I would also add one more thing. I believe white Americans tend to promote the exotic ancestry over the English ancestry. English ancestry is mainstream Anglo-Saxonism, which is the foundation of modern American culture. In America, people want to be unique and different. I have found it common that someone who is 3/4 English/Welsh/Protestant Irish will emphasize Native American, German, Dutch, French, etc ancestry more so. I think this is because it is "unusual". I know a guy who is 3/4 English/Scot, and 1/4 Russian who told me he is "Russian" because his grandmother taught him a few sentences and he eats Borscht. lol Other than that he is a typical WASP...nothing unique about his language, appearance, etc.
On this old American tv show, Dog the Bounty Hunter, Dog always says he is "Native American" because his grandmother was Native...or part Native I believe, but she grew up on a reservation. I find this odd, because he did not, he speaks no other language but English and looks like a stereotypical rural white man from the Southwest U.S. I'm pretty sure he marks "Native American" on his census form.
So when people are asked on a survey..."What are you"? I am certain many people like him will say "Russian". Someone else came to this conclusion on another site I read from time to time, by looking at census information. Somehow...English ancestry keeps disappearing in America, every generation. LOL
The proportions above use the white population in the Census as the baseline.
It seems pretty clear here: the "American" group is sucking up many people of British Isles origin. Additionally, I haven't posted it, but there are weird changes in people claiming single or multiple ancestries. This is probably a result of the way in which the question was worded and results tabulated, the balance between single and multiple ancestries shifted a lot among many groups in favor of the former. This obviously doesn't make sense, these are European groups who aren't subject to a great deal of immigration, and have been intermarrying more & more each generation.
Next there is some interesting data from page 38 Ethnic Options:
Consistency between 1972 & 1971
Puerto Rican 96.5
English, Scottish, Welsh 44.1
Don't know 34.9
As you can see, British Isles groups tend to be very inconsistent year-by-year in their ethnic affinity. I believe this suggests very weak distinctive self-identification. In part this is probably due to the fact that the immigrant experience is so far back for people whose forebears arrived in North America in the 1600s and 1700s, but, I also believe that it is due to the fact that Anglo-Saxon culture is to some extant the default culture of the United States. The fact that Anglo-Saxon identity is so malleable and shallow in explicit (if not implicit background) terms also suggests one hypothesis for the relatively robusticity of a group like German Americans vs. English Americans over the past 30 years: German ancestry is more memorable, distinctive and "ethnic" than English ancestry. So if someone is 1/4 German and 3/4 "American," one might naturally give "German" as the response when queried about ethnicity because the "American" element is not coded as ethnicity at all. Checking through the Census data it also seems that "American" is tabulated only if no other ethnic groups are given by respondent. This suggests to me that there are many of the people bracketed into German, Irish, etc., probably listed "American" as one of their ethnicities, which itself is probably a proxy for Anglo-Saxon background.
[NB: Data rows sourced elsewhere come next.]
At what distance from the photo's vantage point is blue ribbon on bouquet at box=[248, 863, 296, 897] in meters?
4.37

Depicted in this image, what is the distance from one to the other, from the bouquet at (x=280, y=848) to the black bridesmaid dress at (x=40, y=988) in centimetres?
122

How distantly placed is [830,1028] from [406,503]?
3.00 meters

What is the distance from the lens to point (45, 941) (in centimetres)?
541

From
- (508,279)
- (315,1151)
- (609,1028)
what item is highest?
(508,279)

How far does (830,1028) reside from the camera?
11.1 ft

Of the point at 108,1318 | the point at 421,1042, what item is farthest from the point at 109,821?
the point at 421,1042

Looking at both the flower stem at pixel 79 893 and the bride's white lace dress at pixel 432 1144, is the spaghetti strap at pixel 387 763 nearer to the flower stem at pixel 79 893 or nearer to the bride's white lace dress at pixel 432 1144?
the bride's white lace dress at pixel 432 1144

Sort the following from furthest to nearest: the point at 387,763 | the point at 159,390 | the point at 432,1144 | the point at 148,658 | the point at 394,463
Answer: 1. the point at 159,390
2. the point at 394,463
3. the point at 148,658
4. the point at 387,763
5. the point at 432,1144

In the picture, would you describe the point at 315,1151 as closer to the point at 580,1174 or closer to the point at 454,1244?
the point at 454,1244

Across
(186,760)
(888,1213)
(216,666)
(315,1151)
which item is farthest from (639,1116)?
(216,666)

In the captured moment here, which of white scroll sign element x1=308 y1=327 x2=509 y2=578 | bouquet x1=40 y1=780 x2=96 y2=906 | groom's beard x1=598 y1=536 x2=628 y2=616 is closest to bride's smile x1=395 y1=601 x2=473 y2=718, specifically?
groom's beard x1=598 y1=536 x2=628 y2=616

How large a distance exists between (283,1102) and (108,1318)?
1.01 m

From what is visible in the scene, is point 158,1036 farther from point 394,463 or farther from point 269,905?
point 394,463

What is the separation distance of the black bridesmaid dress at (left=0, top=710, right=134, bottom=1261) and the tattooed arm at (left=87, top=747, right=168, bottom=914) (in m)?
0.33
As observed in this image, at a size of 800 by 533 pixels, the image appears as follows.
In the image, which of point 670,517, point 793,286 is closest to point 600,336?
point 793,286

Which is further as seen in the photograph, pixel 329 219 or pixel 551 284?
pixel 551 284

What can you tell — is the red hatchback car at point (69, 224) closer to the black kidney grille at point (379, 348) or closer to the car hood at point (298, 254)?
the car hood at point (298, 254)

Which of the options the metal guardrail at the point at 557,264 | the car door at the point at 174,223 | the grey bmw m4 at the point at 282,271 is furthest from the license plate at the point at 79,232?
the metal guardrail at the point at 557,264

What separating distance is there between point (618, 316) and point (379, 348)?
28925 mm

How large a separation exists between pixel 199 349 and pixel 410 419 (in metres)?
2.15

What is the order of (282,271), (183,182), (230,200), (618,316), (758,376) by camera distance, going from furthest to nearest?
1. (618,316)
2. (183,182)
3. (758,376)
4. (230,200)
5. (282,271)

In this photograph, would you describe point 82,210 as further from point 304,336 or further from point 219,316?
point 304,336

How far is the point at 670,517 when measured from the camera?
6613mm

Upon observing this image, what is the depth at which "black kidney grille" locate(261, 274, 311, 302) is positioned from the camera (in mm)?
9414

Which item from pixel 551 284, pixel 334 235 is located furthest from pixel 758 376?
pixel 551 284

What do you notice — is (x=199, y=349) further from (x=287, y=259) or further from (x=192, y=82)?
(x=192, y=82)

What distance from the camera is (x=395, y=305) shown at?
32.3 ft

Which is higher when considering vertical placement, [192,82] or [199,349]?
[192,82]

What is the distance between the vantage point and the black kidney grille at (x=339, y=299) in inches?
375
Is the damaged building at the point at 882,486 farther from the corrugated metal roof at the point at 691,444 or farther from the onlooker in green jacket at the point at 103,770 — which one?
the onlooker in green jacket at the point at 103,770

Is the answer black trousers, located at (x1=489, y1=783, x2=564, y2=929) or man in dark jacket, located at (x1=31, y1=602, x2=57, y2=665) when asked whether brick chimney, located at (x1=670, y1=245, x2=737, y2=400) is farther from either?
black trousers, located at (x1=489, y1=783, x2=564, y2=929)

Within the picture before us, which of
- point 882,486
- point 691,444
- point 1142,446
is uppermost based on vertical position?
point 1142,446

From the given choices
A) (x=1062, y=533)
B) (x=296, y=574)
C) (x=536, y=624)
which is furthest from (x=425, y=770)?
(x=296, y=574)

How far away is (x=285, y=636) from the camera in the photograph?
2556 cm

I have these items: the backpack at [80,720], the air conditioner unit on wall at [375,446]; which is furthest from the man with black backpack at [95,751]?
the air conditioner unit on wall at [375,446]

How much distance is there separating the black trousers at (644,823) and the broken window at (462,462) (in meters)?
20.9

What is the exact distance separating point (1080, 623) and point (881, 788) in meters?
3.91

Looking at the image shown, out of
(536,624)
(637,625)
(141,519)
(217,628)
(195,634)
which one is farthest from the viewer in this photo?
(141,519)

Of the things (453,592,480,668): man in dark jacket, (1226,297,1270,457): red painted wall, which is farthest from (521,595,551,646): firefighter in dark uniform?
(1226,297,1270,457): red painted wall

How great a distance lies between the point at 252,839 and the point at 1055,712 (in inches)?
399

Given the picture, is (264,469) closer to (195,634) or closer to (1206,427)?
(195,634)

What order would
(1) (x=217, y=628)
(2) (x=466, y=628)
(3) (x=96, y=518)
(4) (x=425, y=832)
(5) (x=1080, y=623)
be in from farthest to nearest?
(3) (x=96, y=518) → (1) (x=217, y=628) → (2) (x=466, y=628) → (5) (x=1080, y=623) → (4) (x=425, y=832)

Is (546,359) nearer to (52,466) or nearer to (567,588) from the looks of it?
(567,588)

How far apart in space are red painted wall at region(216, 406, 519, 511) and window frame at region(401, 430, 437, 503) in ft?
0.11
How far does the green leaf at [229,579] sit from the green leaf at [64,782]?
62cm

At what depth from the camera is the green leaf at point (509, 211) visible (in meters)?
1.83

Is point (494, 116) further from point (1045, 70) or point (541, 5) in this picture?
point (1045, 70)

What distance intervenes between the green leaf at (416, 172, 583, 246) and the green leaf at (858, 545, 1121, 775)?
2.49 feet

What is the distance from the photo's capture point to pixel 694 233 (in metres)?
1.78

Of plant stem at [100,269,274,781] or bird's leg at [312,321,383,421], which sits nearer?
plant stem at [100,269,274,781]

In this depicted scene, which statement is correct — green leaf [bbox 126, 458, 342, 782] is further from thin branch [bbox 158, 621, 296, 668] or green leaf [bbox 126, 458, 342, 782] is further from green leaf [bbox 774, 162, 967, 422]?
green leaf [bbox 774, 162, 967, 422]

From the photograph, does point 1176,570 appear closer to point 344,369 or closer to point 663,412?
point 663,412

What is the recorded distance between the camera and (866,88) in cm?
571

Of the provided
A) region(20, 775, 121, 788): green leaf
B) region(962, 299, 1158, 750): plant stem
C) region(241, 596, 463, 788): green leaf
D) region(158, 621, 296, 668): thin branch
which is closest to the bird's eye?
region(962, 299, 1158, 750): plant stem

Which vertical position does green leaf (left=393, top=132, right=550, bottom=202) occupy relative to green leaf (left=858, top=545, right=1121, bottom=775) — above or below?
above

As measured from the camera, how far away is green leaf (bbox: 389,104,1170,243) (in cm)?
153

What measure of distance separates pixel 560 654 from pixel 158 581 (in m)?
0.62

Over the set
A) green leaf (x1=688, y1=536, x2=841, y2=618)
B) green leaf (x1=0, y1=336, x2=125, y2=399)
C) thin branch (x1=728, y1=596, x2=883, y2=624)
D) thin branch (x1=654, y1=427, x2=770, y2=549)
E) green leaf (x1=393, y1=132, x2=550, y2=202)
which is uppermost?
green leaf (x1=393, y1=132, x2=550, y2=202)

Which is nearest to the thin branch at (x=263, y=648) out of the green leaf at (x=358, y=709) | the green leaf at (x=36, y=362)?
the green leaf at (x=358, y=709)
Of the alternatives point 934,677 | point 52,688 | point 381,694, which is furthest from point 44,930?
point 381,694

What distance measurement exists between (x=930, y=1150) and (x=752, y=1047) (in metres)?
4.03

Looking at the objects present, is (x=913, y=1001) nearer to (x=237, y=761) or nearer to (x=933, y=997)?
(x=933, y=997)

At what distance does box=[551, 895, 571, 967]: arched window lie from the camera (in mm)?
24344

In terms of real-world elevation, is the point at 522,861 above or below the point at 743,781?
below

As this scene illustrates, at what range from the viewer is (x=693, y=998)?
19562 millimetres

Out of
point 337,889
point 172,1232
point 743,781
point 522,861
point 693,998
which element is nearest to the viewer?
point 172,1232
Relying on self-reports is obviously problematic for ethnicity in a nation where a large majority are likely compounds. How can we get a real sense of the distribution of American European ethnicities? Here's an idea: a social scientist could simply go back several generations in the genealogy of 10,000 random white Americans in the family Family Search database. Individual could be more appropriately coded ethnically.
Edited by LongMa, 26 December 2008 - 08:04 AM.